Albert Serra attende paziente l’arrivo di John Waters allo Spazio Cinema, in questo ultimo primo pomeriggio del Locarno72.
Nella sua giacchetta e camicetta di due tonalità di rosa differenti, Waters non si risparmia in fatto di colori, e da subito la coppia moderatore-interlocutore suscita interesse.
L’attenzione e lo sguardo attento di Serra incontrano la disinvoltura di Waters, il quale non perde occasione di dimostrare sé stesso alla pari dei contenuti dei suoi film.
Le domande vertono immediatamente sul contenuto e sulla ricezione dei suoi film, soprattutto da parte dell’industria cinematografica e della produzione.
Il regista di Baltimora ammette e, si può dire, sottolinea la propria appartenenza al politically correct che, tutto sommato e forse paraddossalmente, non è tipicamente legato ai suoi film.
Anche se da qualche anno non ha più prodotto nuovi film, il regista continua a lavorare e a venire chiamato per dei progetti di film che però non vengono prodotti (ma per i quali, cosa più importante, viene pagato ugualmente).
Si passa poi alla questione della riduzione sempre maggiore dei budget alle produzioni, che però si attendono sempre la medesima qualità, e di come la maggior parte dei registi che arrivano nei cinema abbiano comunque più di cinquant’anni.
Quello che arriva da questo incontro è senza dubbio un mai scemato entusiasmo, che porta il regista verso un’apertura ai generi, agli stili e ad uno sguardo sul mondo che, malgrado lo sfarzo dei modi, è critico e mette in discussione il senso comune.

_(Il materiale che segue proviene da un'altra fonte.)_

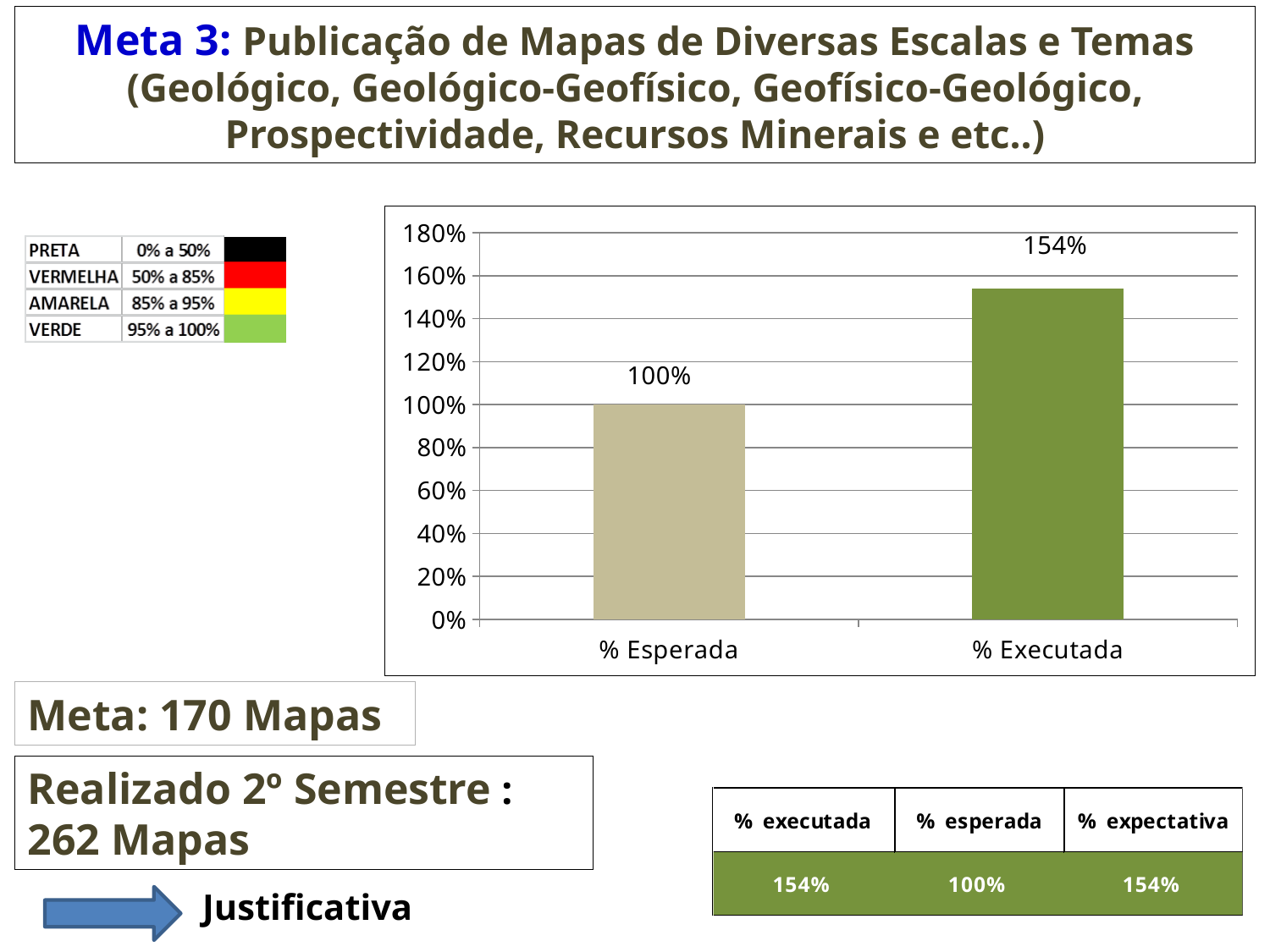
Which is larger, % Esperada or % Executada? % Executada What is the difference between % Executada and % Esperada? 54% What is the value for % Executada? 154% Which category has the highest value? % Executada What is the highest value shown on the vertical axis? 180% What colour is the bar for % Executada? green Is the value for % Executada greater or less than 140%? greater Which category has the lowest value? % Esperada What is the value for % Esperada? 100% How many categories are shown in the chart? 2 Is the value for % Esperada greater or less than 120%? less What kind of chart is shown on the slide? bar chart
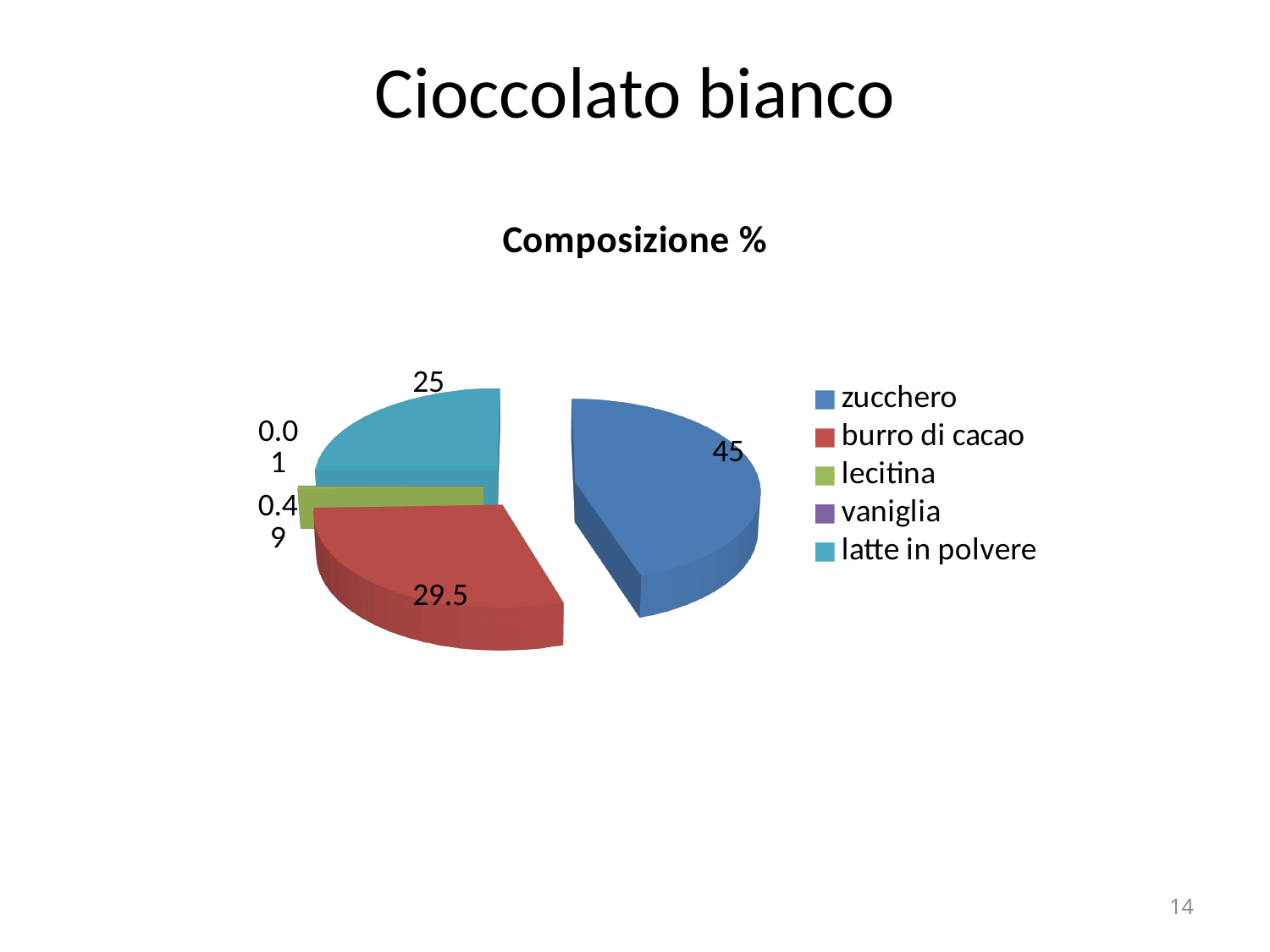
What is the difference between the values for burro di cacao and latte in polvere? 4.5 What is the value for latte in polvere in the Composizione % pie chart? 25 What is the difference between the values for zucchero and burro di cacao? 15.5 What is the difference between the values for zucchero and latte in polvere? 20 Which ingredient has the smallest slice in the Composizione % pie chart? vaniglia What is the title of the chart on the slide? Composizione % What kind of chart is shown on the slide? pie chart How many ingredients are listed in the legend of the pie chart? 5 What is the value for zucchero in the Composizione % pie chart? 45 What is the value for burro di cacao in the Composizione % pie chart? 29.5 Which is larger, the value for burro di cacao or the value for latte in polvere? burro di cacao Which ingredient has the largest slice in the Composizione % pie chart? zucchero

Questo aspetto è forse quello che più avvicina il pubblico di oggi e di sempre, vertendo l’attenzione verso tutto ciò che sta sotto, che fa uscire dalla propria comfort zonee che, proprio come ha più volte ribadito Waters, ci fa ridere.
Poiché la risata è liberatoria ma non nega mai i temi importanti alla base dei film e del fare cinema, ci porta fuori e ci allontana dalla noia, ci fa riconoscere da chi vogliamo stare alla larga e ci fa conoscere tutto ciò che il senso comune oscura.